Continue the wizard, and you’ll get an access token. Keep that, you’ll need it.
Configure Docker Default Log Driver
You now need to configure the default logging method used by Docker. NOTE - Doing this will break the docker logs
command, but you can find everything in Splunk anyway. More on that soon.
You will need to override the startup command for dockerd to include some additional options. You can do this on CentOS7 by creating a /etc/systemd/system/docker.service.d/docker-settings.conf
with the following contents;
[Service] ExecStart= ExecStart=/usr/bin/dockerd –log-driver=splunk –log-opt splunk-token=PUTYOURTOKENHERE –log-opt splunk-url=https://PUTYOURSPLUNKHOSTHERE:8088 –log-opt tag={{.ImageName}}/{{.Name}}/{{.ID}} –log-opt splunk-insecureskipverify=1
The options should be fairly evident. The tag= option configures the tag that is attached to the JSON objects outputted by Docker, so it contains the image name, container name, and unique ID for the container. By default it’ll be just the unique ID, which frankly isn’t very useful post-mortem. The last option allows the use of the Splunk SSL certificate. Get rid of this option when you use a proper certificate.

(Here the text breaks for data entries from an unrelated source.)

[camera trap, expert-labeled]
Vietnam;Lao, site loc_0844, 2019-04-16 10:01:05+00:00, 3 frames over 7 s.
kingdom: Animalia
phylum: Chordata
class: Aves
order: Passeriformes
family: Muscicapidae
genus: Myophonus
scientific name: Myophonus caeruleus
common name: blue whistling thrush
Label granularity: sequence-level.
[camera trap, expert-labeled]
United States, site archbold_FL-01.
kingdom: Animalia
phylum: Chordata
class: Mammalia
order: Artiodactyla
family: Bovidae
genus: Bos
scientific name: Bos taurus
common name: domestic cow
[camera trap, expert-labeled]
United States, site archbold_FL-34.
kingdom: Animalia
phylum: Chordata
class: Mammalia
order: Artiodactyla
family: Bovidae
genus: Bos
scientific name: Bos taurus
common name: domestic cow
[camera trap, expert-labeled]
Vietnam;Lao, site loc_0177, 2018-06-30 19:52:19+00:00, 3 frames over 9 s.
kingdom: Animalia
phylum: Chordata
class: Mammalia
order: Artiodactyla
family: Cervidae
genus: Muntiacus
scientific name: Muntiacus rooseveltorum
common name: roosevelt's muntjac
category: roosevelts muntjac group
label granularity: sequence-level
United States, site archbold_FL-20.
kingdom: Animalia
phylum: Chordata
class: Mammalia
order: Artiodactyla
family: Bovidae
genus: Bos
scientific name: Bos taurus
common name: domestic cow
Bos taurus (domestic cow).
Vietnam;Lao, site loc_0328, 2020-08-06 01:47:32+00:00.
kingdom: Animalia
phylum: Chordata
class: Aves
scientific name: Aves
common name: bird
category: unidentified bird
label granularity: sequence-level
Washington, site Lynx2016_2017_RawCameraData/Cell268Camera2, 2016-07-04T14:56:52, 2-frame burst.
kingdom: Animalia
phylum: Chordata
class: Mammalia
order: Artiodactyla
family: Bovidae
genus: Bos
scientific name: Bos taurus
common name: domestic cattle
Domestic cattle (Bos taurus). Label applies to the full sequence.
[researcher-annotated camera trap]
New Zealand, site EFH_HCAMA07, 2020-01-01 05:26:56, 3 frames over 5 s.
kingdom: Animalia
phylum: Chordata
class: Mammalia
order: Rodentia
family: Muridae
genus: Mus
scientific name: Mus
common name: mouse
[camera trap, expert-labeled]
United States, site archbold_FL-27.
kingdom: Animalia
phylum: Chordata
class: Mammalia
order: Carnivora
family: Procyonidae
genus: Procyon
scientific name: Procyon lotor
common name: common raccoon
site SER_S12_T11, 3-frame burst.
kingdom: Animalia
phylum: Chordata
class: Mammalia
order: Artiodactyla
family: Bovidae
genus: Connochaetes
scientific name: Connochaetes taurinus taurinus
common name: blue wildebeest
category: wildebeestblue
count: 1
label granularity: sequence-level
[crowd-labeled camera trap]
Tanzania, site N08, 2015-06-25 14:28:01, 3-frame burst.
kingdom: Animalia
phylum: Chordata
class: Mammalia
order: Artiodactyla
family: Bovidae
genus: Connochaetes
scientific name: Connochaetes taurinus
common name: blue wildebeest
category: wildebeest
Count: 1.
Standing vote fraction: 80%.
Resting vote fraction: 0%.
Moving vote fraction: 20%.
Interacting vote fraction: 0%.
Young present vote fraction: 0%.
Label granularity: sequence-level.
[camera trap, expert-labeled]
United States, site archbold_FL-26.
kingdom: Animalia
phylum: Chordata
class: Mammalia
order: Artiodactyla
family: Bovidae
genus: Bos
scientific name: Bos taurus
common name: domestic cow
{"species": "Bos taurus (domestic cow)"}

Getting the driver in place
Now you’ve done that, you should be able to restart the Docker host, then reprovision all the containers to change their logging options. In my case, this is a simple docker-compose down
followed by docker-compose up
, after a reboot.
The docker logs
command will be broken now, but you can instead use Splunk to replicate the functionality, like this;
index=docker host=dockerhost | spath tag | search tag="*mycontainer*" | table _time,line
That will drop out the logs from the last 60 minutes for the container mycontainer
running on the host dockerhost
.
You can then start doing wizardry like this;
index=docker | spath tag | search tag="nginx*"
| rex field=line "^(?<remote_addr>\S+) - (?<remote_user>\S+) \[(?<time_local>.+)\] \"(?<request>.+)\" (?<status>\d+) (?<body_bytes>\d+) \"(?<http_referer>.+)\" \"(?<http_user_agent>).+\" \"(?<http_x_forwarded_for>).+\"$"
| rex field=request "^(?<request_method>\S+) (?<request_url>\S+) (?<request_protocol>\S+)$"
| table _time,tag,remote_addr,request_url
To dynamically parse NGINX container logs outputted by Docker, split up the fields, and then list them by time, remote IP, and the URL requested.
I’m sure there’s better ways of doing this (such as parsing the logs at index time instead of at search time), but this way works pretty well and should function as a decent starting point.